## ACTIONS TO TAKE
1/ Write a two-sentence summary of the fall garden tips.
2/ Copy the fall garden tips from "Three Tips for" up to and including "broccoli and cabbage.".

Three Tips for Planting a Fall Garden
Summer crops: Should they stay or should they go? Tomatoes, peppers, eggplants, and other summer crops may produce a second harvest in fall. Yet these plants take up considerable space, which could instead be devoted to cool-season vegetables. Would you rather produce another round of tomatoes or a new plot of peas? If you can’t decide, try starting fall crops like lettuces and carrots under your sprawling summer plants, or allow the tomatoes etc. to stay in place until it is time to plant late crops like broccoli and cabbage.
A little lettuce or a lot? Which fall crops do you most love? How many family members or friends do you want to feed, and how often? Does your household need enough spinach for a daily salad? Is one handful of radishes per person per season enough? These are the types of questions to ask when planting time arrives. Otherwise you may end up with an overabundance of one crop and too little of another.

## RECORDS SHOWN

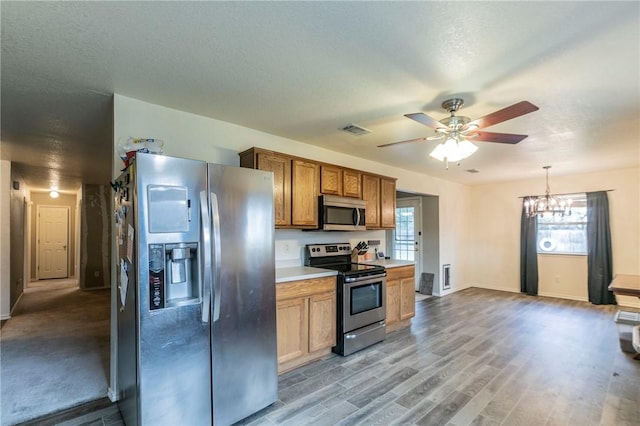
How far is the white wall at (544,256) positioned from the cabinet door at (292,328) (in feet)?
19.3

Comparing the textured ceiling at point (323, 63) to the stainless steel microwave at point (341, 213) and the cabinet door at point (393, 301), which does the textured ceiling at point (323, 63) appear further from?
the cabinet door at point (393, 301)

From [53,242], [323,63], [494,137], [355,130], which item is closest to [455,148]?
[494,137]

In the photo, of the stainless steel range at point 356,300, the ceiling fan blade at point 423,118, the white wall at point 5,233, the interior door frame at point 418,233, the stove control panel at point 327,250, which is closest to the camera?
the ceiling fan blade at point 423,118

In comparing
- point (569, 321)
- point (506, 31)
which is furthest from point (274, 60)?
point (569, 321)

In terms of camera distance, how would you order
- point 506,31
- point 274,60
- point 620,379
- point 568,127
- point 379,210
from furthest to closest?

## RESULTS FOR THE EXERCISE
1/ Summer crops such as tomatoes and peppers can give a second harvest in fall, but they take up space that could go to cool-season vegetables. Gardeners can start fall crops under the summer plants or wait to plant late crops, and they should decide how much of each crop their household needs so that they don't end up with too much of one and too little of another.

2/
Three Tips for Planting a Fall Garden
Summer crops: Should they stay or should they go? Tomatoes, peppers, eggplants, and other summer crops may produce a second harvest in fall. Yet these plants take up considerable space, which could instead be devoted to cool-season vegetables. Would you rather produce another round of tomatoes or a new plot of peas? If you can’t decide, try starting fall crops like lettuces and carrots under your sprawling summer plants, or allow the tomatoes etc. to stay in place until it is time to plant late crops like broccoli and cabbage.